Classifying MNIST with a Hierarchical PCN¶

In this example, we construct a simple predictive coding network (PCN) for classifying the MNIST dataset.

Tip

Download this example as a Jupyter notebook.

Setting Up the Notebook¶

import torch
import torch.nn as nn
import torch.nn.functional as F
import torch.optim as optim
from torch.utils.data import DataLoader, RandomSampler
from torchvision import datasets
from torchvision.transforms import v2
from tqdm.notebook import tqdm

import pyromancy as pyro
from pyromancy.nodes import StandardGaussianNode

In addition to the import statements for external libraries, we import pyromancy as the shorthand pyro and a node class StandardGaussianNode.

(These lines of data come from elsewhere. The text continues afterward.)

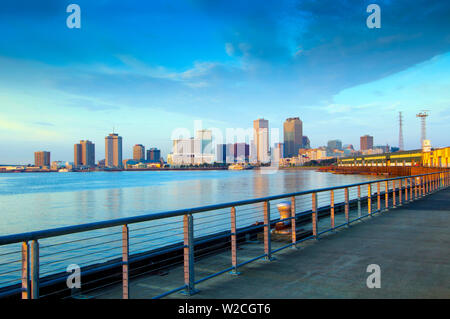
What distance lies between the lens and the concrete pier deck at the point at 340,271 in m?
4.82

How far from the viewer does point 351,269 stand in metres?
5.84

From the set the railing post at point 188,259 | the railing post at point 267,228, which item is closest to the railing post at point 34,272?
the railing post at point 188,259

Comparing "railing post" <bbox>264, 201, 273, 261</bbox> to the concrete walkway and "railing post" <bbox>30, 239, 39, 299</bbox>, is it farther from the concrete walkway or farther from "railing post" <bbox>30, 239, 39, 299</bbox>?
"railing post" <bbox>30, 239, 39, 299</bbox>

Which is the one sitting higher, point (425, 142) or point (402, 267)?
point (425, 142)

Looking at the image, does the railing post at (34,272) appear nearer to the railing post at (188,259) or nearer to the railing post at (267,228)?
the railing post at (188,259)

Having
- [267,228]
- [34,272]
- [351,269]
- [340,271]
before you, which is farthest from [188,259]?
[351,269]

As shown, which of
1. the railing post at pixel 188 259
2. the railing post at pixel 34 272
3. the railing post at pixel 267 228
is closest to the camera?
the railing post at pixel 34 272

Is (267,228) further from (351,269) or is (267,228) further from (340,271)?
(351,269)

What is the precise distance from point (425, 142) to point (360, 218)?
73.5 meters

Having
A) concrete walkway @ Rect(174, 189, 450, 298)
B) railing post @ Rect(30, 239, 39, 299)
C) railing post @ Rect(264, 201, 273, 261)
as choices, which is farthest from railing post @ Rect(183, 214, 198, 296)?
railing post @ Rect(264, 201, 273, 261)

Next, we need to configure the compute device on which operations are performed, and the datatype of tensors to use.

device: str = "auto"
dtype: torch.dtype = torch.float32

if device == "auto":
    if torch.cuda.is_available():
        device = "cuda"
    elif torch.backends.mps.is_available():
        device = "mps"
    else:
        device = "cpu"

assert torch.empty([], device=device, dtype=dtype).is_floating_point()

iscpu = device.partition(":")[0].lower() == "cpu"
iscuda = device.partition(":")[0].lower() == "cuda"
ismps = device.partition(":")[0].lower() == "mps"

print(f"using {device} with {dtype} tensors")

Then, we use TorchVision to fetch the dataset, convert the byte tensors to floating-point, and rescale the values between 0 and 1.

train_set = datasets.MNIST(
    root="data",
    train=True,
    download=True,
    transform=v2.Compose([v2.ToImage(), v2.ToDtype(dtype, scale=True)]),
)

test_set = datasets.MNIST(
    root="data",
    train=False,
    download=True,
    transform=v2.Compose([v2.ToImage(), v2.ToDtype(dtype, scale=True)]),
)

Defining the Model¶

After we set up the notebook, we need to define the PCN model we’re using. A hierarchical PCN is structured very similarly to a feedforward neural network (FNN), and inference is performed in the same way as with an FNN.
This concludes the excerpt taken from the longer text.